Nusakambangan highlights the gulf in views between Indonesia, where the death penalty for drug traffickers has solid public support, and some of the countries whose citizens will soon be put to death, particularly Australia.

“Nusakambangan is not just a point of pride for the people of Cilacap, but all Indonesians,” said gemstone trader Edy, who like many Indonesians goes by one name, referring to the Javanese port town that is the gateway to the island. “Indonesians think executions are a good way to fight drugs.”

Despite his image as a reformist, Indonesian President Joko Widodo has made the campaign to execute drug traffickers a key policy, a move analysts say is aimed at showing he is a tough leader. The first executions during his presidency were in January, when six drug convicts — including five foreigners — were put to death, unleashing a diplomatic furor.

While there are dissenting voices, notably from academics and rights groups, and no comprehensive studies have been conducted, the policy has won broad public backing and there has been only muted political opposition.

The policy shift signals that Nusakambangan is likely to become the site of regular executions.

Despite repeated appeals from Canberra, Chan and Sukumaran were brought there under heavy military escort last week.

They are expected to be put to death in the near future at the same time as drug convicts from France, Brazil, the Philippines, Nigeria and Ghana, although no date has been set.

Nusakambangan has served as a penal colony since Indonesia’s then-Dutch rulers began detaining prisoners there more than a century ago. Today, those colonial jails, long decommissioned, can still be seen by visitors.

The modern prisons make up a sprawling complex across the island’s interior, with seven facilities ranging from maximum security to an “open” prison where inmates work in fields.

Many of the country’s most notorious murderers and militants have been sent to Nusakambangan.

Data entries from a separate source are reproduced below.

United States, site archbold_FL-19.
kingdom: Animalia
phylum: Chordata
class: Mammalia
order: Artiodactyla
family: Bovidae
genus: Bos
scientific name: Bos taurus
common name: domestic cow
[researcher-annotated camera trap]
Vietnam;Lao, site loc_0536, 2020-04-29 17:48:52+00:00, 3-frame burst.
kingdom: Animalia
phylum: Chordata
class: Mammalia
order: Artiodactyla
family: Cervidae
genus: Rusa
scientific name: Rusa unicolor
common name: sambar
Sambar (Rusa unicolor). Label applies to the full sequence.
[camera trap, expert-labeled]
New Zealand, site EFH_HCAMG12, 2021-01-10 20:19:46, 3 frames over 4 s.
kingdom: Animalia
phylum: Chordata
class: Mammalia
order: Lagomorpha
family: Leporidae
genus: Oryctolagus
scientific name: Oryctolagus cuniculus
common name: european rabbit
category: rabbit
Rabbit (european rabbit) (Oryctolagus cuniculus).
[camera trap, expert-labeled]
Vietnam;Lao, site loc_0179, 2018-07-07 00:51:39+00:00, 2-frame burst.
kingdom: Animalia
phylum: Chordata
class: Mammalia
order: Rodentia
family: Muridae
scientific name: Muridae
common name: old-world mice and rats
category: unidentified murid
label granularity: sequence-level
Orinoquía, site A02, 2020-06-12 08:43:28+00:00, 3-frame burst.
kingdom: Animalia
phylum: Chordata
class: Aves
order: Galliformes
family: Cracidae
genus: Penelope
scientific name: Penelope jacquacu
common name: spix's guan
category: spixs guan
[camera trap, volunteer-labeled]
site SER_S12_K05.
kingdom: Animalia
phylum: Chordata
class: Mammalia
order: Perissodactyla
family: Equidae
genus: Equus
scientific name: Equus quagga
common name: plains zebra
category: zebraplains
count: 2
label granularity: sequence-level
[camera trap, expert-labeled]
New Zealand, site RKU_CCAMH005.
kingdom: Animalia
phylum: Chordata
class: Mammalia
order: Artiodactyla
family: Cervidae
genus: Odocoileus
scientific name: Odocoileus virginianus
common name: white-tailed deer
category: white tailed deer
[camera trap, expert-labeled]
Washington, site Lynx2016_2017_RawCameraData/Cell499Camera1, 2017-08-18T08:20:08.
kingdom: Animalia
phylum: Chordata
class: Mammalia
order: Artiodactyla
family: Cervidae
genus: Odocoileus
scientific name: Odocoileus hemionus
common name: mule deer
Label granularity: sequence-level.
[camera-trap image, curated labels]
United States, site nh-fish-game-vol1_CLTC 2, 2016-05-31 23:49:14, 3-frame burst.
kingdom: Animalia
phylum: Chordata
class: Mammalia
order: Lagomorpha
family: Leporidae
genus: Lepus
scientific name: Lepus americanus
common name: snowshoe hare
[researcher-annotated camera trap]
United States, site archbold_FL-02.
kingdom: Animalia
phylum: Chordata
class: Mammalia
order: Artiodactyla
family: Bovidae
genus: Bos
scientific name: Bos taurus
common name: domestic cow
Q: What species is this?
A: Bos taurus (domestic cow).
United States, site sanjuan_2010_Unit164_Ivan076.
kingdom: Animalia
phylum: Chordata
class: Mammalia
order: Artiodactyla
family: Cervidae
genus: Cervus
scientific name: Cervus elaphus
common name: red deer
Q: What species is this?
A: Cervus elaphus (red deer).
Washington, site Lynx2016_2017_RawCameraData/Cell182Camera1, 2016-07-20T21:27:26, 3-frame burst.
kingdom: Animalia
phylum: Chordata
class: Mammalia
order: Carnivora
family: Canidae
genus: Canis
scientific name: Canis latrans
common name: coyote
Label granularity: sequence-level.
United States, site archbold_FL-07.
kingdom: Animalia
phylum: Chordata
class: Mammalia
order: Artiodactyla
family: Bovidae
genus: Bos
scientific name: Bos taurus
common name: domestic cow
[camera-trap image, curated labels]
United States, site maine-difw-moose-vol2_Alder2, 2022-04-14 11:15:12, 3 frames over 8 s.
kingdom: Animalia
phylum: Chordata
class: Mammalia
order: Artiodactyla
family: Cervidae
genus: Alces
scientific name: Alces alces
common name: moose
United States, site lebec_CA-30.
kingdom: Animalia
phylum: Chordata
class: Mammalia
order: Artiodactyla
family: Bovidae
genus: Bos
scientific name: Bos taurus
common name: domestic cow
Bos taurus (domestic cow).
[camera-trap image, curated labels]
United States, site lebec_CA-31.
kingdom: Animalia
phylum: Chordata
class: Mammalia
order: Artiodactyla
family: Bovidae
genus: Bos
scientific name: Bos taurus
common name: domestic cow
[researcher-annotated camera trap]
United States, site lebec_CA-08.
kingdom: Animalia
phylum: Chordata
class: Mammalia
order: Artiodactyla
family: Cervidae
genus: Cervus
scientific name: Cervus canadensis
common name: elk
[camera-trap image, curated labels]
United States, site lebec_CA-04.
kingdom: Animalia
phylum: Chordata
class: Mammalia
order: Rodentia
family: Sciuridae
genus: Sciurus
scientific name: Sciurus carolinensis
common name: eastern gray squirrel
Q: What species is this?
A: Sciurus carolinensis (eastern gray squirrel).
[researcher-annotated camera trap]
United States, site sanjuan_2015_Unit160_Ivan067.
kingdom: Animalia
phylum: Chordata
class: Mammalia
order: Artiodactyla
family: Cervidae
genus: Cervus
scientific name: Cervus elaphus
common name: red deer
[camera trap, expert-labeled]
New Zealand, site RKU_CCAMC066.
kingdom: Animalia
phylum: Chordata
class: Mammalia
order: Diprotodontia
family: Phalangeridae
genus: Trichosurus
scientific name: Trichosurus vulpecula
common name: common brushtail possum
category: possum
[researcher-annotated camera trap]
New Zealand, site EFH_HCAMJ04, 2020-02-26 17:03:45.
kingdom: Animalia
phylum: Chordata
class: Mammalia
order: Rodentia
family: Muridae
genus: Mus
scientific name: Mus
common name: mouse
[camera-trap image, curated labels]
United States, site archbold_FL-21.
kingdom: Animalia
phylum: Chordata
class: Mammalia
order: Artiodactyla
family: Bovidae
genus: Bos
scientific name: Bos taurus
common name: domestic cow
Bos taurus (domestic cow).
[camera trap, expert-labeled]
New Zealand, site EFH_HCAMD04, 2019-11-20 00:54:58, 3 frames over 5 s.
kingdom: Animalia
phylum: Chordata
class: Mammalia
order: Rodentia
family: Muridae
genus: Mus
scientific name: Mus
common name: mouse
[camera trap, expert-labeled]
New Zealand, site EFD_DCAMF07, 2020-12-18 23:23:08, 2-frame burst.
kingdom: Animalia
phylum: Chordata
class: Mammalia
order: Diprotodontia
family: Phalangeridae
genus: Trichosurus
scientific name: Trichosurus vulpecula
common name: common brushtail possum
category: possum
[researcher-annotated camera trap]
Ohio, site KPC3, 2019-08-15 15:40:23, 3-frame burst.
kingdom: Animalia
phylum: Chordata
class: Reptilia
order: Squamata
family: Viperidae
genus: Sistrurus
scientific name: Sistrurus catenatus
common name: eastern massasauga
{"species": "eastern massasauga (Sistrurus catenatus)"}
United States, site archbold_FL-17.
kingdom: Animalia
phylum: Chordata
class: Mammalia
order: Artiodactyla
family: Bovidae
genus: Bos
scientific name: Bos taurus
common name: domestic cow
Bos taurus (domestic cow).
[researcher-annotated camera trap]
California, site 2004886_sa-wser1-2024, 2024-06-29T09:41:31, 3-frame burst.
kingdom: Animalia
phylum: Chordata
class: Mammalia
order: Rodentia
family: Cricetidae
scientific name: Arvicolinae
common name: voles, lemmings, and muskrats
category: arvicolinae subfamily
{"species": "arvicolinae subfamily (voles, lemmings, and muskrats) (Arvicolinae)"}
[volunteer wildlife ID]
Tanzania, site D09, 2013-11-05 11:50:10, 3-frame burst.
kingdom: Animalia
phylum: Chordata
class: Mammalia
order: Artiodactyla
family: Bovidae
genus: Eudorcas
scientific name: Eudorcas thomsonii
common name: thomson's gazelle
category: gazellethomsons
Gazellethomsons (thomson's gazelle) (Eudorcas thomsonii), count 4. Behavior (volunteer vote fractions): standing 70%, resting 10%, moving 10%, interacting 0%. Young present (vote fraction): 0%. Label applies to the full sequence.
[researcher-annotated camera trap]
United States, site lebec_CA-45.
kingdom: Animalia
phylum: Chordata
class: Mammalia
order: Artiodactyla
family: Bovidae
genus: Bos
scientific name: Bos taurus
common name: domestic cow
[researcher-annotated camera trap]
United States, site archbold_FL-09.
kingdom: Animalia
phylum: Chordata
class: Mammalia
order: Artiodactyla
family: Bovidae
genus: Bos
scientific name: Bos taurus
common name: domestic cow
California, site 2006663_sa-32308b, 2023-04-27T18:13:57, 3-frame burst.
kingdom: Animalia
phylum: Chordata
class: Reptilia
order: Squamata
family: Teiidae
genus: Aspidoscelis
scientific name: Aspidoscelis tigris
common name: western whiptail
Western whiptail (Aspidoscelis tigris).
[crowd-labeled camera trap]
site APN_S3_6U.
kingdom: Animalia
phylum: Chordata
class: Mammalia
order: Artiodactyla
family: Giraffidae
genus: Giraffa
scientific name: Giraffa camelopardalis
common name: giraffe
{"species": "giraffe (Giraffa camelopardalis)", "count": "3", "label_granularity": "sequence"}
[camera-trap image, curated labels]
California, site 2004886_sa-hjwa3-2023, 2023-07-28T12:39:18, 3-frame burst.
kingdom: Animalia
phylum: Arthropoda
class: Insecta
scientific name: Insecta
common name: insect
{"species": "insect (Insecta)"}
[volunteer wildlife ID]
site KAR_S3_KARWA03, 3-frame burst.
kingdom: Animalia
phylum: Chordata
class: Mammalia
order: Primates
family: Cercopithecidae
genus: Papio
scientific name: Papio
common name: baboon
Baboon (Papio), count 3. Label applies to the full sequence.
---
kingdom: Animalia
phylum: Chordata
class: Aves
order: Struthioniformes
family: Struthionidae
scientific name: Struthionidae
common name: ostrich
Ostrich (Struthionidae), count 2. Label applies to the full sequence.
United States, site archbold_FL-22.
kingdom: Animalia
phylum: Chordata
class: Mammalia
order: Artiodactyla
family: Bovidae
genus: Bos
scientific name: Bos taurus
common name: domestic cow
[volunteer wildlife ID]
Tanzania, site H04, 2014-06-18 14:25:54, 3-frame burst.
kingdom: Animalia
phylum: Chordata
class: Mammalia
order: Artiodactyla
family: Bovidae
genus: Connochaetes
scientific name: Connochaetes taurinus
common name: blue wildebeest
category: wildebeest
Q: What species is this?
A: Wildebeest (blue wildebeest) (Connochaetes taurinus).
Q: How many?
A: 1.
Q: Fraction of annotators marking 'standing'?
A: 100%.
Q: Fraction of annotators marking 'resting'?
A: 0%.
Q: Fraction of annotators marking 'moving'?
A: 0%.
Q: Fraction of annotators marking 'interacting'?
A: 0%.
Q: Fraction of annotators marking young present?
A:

Imam Samudra, Amrozi and Mukhlas, who carried out the 2002 Bali bombings that killed 202 people, were executed there in late 2008.

The local view of Nusakambangan is far from that of a dark, foreboding execution island. It has a budding tourist industry, with boat operators at Cilacap’s main beach saying they take up to 100 — mainly Indonesian — visitors each Sunday across the narrow strait to explore the island’s white-sand beaches and caves.

Local district deputy leader Akhmad Edi Susanto envisions a day when the island — with its beaches “more beautiful than Bali” — can attract the levels of tourism enjoyed by Alcatraz.